DBCs are registered nationally, by the NZa, which means all hospitals will use the same DBC identifiers to declare costs. However, each hospital will make its own agreements with insurers on the pricing of DBCs. The price of a DBC is based on an average of the care and associated costs delivered for this diagnosis and treatment. This means the price for all patients with a certain diagnosis-treatment-combination, treated in the same hospital, will be the same and will be an average of the costs incurred for each of these patients.
This DBC system prevents having to declare each individual action such as an X-ray, a blood test, or a treatment separately. Moreover, the DBC system provides an overview of the care that is provided, the associated costs and differences between hospitals.
Other care products
In addition to DBC care products, the hospital can deliver other care products, that can be declared separately from the DBC. They come in 4 categories:
- Supplemental products; such as expensive medication, or additional IC care
- Diagnostics performed in the first line of care (e.g., general practitioners, physical therapists)
- Paramedical treatment and research
- Other procedures; this includes for example genetic counseling, nursing at home.
A performance ("prestatie ") is in this context the delivery of a care product by the health care provider to the patient. The price of a care performance is maximized by the NZa (with some exceptions).

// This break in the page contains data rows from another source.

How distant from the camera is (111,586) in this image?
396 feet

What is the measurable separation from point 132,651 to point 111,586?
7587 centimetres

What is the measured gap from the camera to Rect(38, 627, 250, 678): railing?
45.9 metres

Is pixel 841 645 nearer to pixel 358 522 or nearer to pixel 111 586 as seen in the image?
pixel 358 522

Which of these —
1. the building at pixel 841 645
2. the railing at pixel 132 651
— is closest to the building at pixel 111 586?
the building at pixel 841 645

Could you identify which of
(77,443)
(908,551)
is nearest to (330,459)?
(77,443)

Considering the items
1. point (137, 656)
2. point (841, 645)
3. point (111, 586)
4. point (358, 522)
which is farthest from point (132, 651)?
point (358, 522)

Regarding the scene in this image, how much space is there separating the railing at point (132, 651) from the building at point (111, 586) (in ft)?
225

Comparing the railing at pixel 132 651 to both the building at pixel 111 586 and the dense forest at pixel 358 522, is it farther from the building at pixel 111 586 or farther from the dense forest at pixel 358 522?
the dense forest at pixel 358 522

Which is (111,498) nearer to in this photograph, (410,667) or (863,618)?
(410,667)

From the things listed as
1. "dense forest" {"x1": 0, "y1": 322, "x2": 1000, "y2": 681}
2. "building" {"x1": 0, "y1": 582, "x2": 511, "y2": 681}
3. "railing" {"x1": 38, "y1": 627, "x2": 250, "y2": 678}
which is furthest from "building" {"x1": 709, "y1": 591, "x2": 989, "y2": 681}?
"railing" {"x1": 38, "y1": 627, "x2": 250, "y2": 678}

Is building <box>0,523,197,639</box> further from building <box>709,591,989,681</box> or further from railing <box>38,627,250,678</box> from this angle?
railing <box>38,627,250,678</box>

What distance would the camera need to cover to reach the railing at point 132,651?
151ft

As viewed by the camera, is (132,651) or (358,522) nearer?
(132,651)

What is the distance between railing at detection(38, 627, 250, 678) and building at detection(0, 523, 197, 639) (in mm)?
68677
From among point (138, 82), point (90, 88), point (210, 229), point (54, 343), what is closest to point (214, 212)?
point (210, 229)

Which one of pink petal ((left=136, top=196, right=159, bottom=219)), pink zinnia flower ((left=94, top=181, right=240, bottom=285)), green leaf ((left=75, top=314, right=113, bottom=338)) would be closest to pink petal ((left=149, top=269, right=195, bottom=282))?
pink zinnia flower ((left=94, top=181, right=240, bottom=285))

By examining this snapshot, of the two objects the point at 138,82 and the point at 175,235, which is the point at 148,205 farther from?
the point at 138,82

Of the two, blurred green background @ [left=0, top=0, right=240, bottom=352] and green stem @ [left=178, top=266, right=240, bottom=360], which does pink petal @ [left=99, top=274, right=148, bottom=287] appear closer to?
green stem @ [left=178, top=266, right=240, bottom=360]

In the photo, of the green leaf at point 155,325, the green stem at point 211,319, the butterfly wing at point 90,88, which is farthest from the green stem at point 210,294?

Hospitals and health insurers make annual agreements about the price and volume of care products that hospitals provide to patients. The price cannot exceed the maximum prizes as determined by the NZa. The agreements are laid down in a contract, per hospital and per insurer. More and more, hospitals and health insurers choose to make contract agreements for several years (multi-year contract).
Role of the different parties
- collect the premium for the basic insurance and from this they pay for all care that falls under the basic insurance.
- have an obligation to make sure care is available by purchasing care from care providers.
- have a role in keeping the premium of the basic insurance as low as possible. That is why health insurers negotiate rates with health care providers.
- The Health Insurance Act prescribes which care must be provided, but leaves open by whom and where. This is recorded by the health insurers in the policy conditions.
- determine the content, conditions and reimbursements of its supplementary insurance. Content, and conditions can vary between insurers.
Care provider/ Hospital
- provides care to patients (delivers care products to patients).
- declares the care products delivered to patients to the insurer according to the agreed rates, as described in the care contract.
Zorginstituut Nederland (ZiN)
The Zorginstituut advises the Ministry of Health, Welfare and Sport (VWS) on the content and scope of the basic package, among other responsibilities.
The price of a care performance is maximized by the NZa (with some exceptions).